WHISTLE will be blown on June 7th this year in Mtwara region, when the inter-primary (UMITASHUMTA) and intersecondary schools (UMISSETA) games will set off, once again signifying the government’s commitment to develop sports in the country.
Prime Minister Kassim Majaliwa is expected to officially open the games. Of course, colourful extravaganza and parades are expected to be staged by teams from different zones in Mainland and Zanzibar lined up for the competition. It promises to be yet another successful event.
In the games, young athletes will be fighting their hearts out to win top positions, which will guarantee them chance to represent the country in the East Africa inter secondary schools games later this year. The games are used to test the young athletes to the limit as well as an epicentre for various teams to get new players.
And, the presence of officials of various sports associations, clubs, national team coaches, officials from army teams and police force is definitely much anticipated and this will be a toast of the event.
In fact, the games will open doors for a new generation of music artists as this year’s edition has been upgraded, opening opportunities for choir and dancing groups to showcase their talents. Inter-school games were all that the stakeholders were longing for in a bid to improve sports standard in the country.
Apparently, the government deserved kudos for responding well to the outcry by reinstating the games way back in 2009 after eight year hiatus.
And, since the re-instruction, the event has been growing strong year after year, which suggests that the desirable results, that of reinstating sports at school level, will certainly bear fruits.
The level of competitiveness, new talent, overall interest by all and sundry multiplied by the sixth phase government’s goodwill to give youth their much cherished vocation has the trademarks of success.

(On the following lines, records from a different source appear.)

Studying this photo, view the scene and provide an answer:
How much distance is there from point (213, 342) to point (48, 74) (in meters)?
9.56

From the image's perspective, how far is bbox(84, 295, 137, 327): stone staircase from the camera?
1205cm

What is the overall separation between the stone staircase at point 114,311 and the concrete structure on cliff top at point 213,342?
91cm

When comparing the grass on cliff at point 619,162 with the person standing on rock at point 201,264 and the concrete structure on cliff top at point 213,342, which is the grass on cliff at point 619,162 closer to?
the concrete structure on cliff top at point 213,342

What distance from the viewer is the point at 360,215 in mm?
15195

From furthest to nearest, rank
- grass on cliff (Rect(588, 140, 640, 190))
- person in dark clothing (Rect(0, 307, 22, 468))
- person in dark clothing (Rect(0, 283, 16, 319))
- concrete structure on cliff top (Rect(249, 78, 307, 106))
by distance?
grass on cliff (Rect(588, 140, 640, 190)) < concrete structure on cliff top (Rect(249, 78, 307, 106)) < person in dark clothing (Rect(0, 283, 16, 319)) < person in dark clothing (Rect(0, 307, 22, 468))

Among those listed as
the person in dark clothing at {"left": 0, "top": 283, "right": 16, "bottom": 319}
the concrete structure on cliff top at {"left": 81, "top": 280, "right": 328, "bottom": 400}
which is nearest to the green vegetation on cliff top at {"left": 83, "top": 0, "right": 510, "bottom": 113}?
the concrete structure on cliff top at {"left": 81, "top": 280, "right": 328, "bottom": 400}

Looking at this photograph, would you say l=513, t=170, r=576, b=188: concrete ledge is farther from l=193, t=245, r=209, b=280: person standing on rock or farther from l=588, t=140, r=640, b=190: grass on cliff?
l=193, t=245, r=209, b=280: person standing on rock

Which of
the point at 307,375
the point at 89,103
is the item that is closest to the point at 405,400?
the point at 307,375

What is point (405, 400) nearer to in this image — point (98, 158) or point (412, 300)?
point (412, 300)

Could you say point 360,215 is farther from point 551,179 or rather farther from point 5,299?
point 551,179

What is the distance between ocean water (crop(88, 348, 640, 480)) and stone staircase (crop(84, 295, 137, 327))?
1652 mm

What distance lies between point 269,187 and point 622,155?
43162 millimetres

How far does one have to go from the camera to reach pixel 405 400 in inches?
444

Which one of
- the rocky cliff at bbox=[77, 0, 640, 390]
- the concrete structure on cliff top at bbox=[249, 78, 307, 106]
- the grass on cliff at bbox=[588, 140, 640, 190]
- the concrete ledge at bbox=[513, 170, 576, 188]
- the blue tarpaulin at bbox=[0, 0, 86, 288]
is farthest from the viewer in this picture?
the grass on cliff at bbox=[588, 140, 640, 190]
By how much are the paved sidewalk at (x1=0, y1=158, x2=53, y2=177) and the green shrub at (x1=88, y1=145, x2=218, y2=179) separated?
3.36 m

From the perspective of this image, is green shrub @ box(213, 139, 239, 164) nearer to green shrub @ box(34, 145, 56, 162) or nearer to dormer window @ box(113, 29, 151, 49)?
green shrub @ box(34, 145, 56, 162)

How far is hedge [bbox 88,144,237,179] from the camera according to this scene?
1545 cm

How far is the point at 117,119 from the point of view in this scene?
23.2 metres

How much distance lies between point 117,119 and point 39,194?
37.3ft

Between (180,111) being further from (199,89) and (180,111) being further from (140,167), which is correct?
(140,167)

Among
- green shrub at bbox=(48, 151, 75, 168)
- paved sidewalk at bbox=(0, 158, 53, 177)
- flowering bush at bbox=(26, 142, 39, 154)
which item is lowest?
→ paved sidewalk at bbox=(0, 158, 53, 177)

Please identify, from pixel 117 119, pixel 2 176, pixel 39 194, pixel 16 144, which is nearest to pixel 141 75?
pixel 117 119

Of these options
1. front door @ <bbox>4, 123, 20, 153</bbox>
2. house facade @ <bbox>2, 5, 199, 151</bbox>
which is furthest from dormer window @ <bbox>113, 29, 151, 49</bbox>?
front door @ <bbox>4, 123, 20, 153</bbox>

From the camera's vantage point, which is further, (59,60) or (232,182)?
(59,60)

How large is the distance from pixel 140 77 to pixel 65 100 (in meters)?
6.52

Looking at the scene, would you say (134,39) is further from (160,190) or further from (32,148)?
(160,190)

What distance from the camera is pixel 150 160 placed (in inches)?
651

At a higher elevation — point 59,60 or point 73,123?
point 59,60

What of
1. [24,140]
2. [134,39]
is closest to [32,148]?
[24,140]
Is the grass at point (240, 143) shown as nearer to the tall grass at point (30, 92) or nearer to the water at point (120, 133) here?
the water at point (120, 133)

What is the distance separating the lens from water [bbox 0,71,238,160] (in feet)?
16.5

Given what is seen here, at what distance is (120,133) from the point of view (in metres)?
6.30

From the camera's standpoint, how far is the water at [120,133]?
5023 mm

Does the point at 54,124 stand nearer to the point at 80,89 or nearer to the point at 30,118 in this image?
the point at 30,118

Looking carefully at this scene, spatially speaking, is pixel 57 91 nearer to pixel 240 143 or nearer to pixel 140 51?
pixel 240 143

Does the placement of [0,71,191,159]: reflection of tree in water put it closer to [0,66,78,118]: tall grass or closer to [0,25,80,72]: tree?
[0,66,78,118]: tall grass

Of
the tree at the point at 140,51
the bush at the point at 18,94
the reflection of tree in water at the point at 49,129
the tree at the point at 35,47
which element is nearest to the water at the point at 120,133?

However, despite positive tendency towards a change of direction and efforts to get the best from the games, there were some hiccups in the previous editions that should be dealt with immediately.
The problem seems to be on lack of coaching skills. Councils in the country should set aside funds for training sports coaches in schools and this will enable the annual games being conducted more scientifically.
The games’ re-introduction should be made meaningful and sports associations should fully utilise the opportunity to improve sports in the country.